Des milliers de supporters sont venus l’accueillir, et pour beaucoup, lui dire au revoir. Car la plupart le savent, le mouvement initié par Bernie Sanders vit ses derniers jours. Mais pour les plus fidèles, pas question d’abdiquer face à l’"establishment".

Juan Speraman, 31 ans, est catégorique, il continuera à soutenir son candidat jusqu’à la convention de juillet : "Le programme de Bernie Sanders est l’antithèse de celui de Hillary Clinton. Bernie ne devrait pas céder face au système. Il doit rester le progressiste qui nous inspire tous."

La tentation du vote indépendant

Même si Sanders demande à ses partisans de soutenir Clinton, Juan assure qu’il n’obéira pas. Il votera plutôt Jill Stein, la candidate du Green Party, le parti écologiste, qui ne cesse d’appeler Bernie Sanders à la rejoindre dans un mouvement indépendant : "J’ai été un démocrate jusqu’ici, mais si Bernie perd, c’est fini. En fait, la seule raison pour laquelle je suis encore un démocrate, c’est parce que Bernie représente le dernier espoir pour ce parti. J’espère que les membres de l’establishment vont réaliser qu’ils ont eu tort. Ils devraient écouter ce candidat qui représente vraiment les classes moyennes et populaires, qui a inspiré les jeunes et attiré de nouveaux adhérents, même des indépendants et des républicains ! Si ça n’est pas le cas, eh bien nous sommes prêts pour un troisième parti, nous sommes prêts pour une femme candidate… Jill Stein !"

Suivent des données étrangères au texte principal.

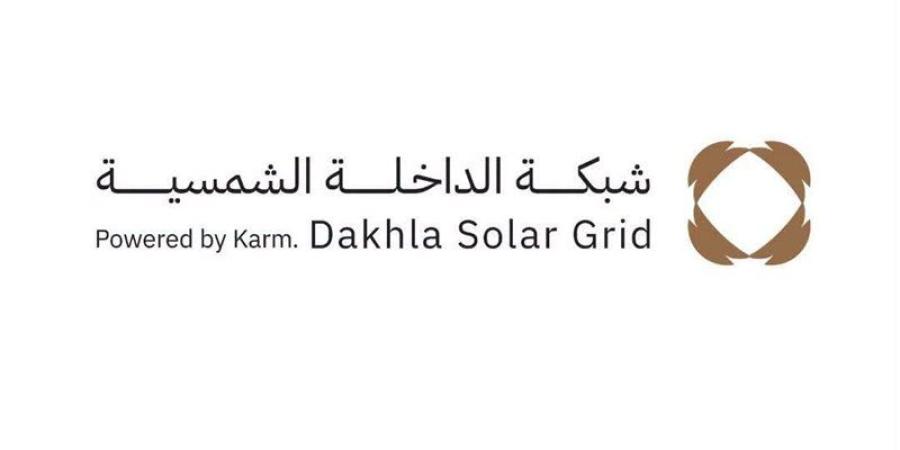 شبكة الداخلة الشمسية تنطلق لخدمة 300 ألف فدان بالوادي الجديد - المدينة برس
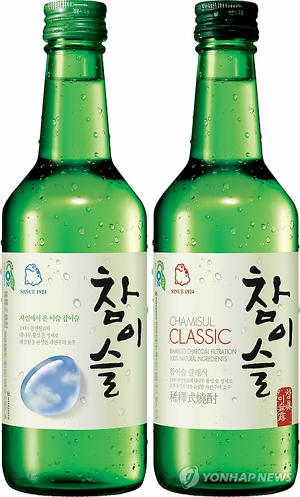 <하이트진로 제공>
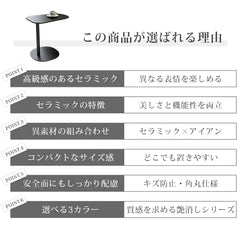 サイド テーブル おしゃれ サイド ボード ソファー サイド テーブル セラミック fel-1982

Lucy et Woody Woodruwf, la soixantaine révolue, envisagent eux aussi de voter pour l’écologiste. "Nous venons du Maryland, un État très démocrate, donc cela n’aura pas de conséquence si nous votons pour un troisième parti", explique le couple.

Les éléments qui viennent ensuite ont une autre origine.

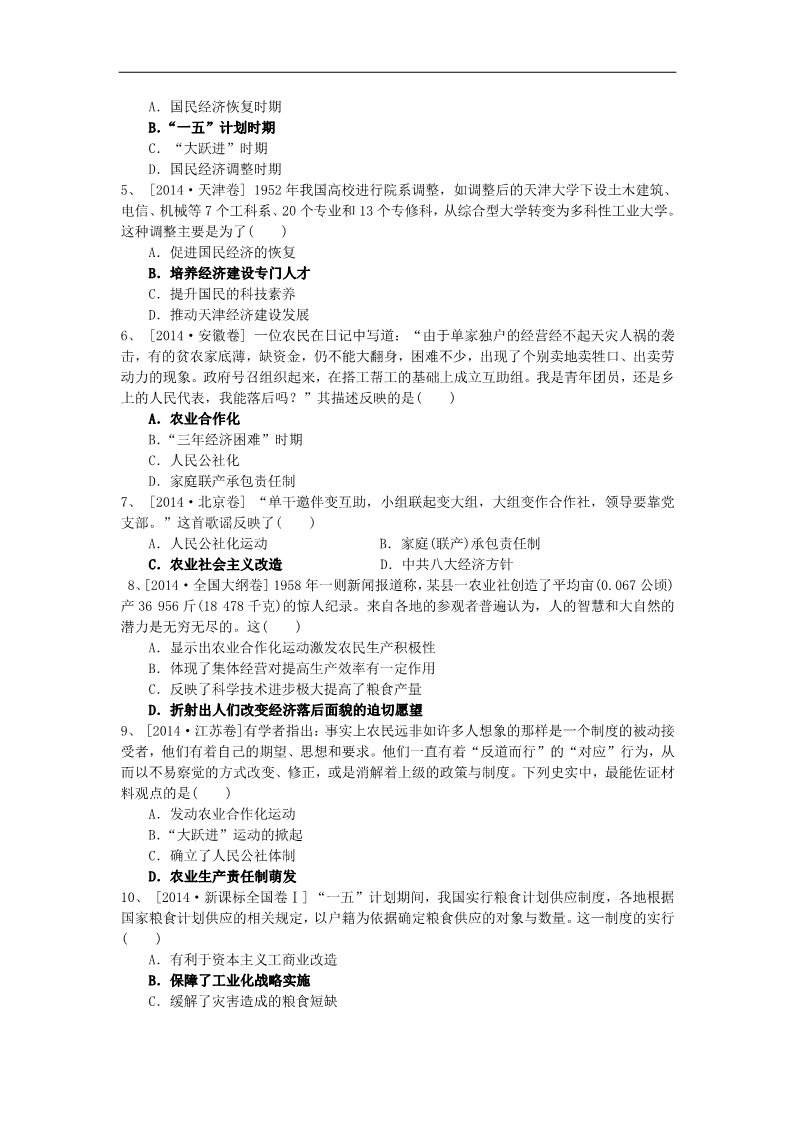 高中历史必修二高中历史 第四单元 中国特色社会主义建设的道路教学设计 新人教版必修2第5页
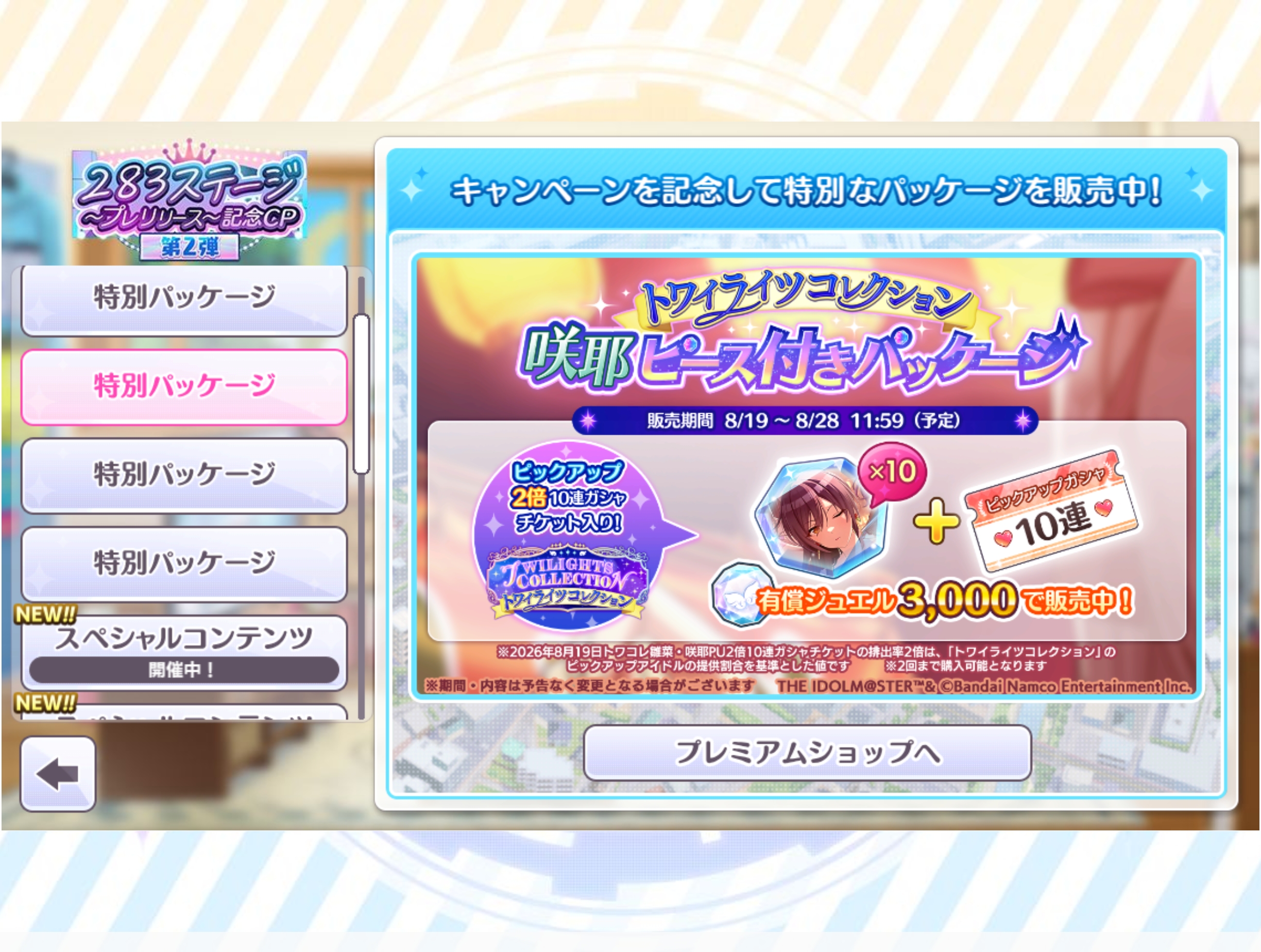 シャニマス トワイライツコレクション 咲耶ピース付きパッケージ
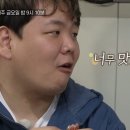 독도마차 이미지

Pour eux, le plus important, c’est le message qu’a su transmettre Bernie Sanders aux plus jeunes. "Grâce à lui, le mot 'socialisme' n’est plus un tabou. Nous avons grandi dans l’ombre du rideau de fer et du McCarthysme [chasse aux sorcières anti-communiste dans les années 1950, NDLR]. C’est vraiment rafraîchissant de voir qu’il a réussi à ouvrir les portes du socialisme à une nouvelle génération d’Américains."

Résignation et espoir

Beaucoup dans le public sont pourtant résignés à voter pour Hillary Clinton. S’ils sont venus jeudi soir, c’est pour rendre hommage au combat de Bernie Sanders, en espérant que ses idées survivent après les primaires. "Même si Obama vient de soutenir Clinton, Bernie ne doit pas se retirer, et ce pour le bien du parti. Il faut continuer le dialogue jusqu’au bout", estiment Anna Benoic et Keyla Gilson, deux étudiantes de 20 ans. Le moment venu, elles se rangeront toutefois derrière Clinton car "voter pour un parti indépendant revient à voter pour Donald Trump. Or Trump président, c’est le pire qui puisse arriver."

Parmi la foule, beaucoup sont des bénévoles qui ont travaillé jour et nuit pour faire élire leur candidat. Robert Yochem, 45 ans, ne regrette pas son sacrifice. "Je le soutiendrai jusqu’au bout, mais au moment où il faudra soutenir le nominé du Parti démocrate, je serai là. Dans l’idéal, j’aimerais que le parti dans son ensemble adopte les idées promues par Sanders. Et je pense que Clinton est ouverte à la négociation."

Aujourd’hui, Robert veut aller de l’avant : "Bien sûr, aujourd’hui, je suis un peu amer. Je suis triste car Sanders ne sera pas le candidat de mon parti mais je l’accepte. Donnez-moi une semaine pour avaler la pilule, et je retournerai parcourir le Maryland, la Pennsylvanie, la Virginie et Washington D.C. pour soutenir Hillary Clinton."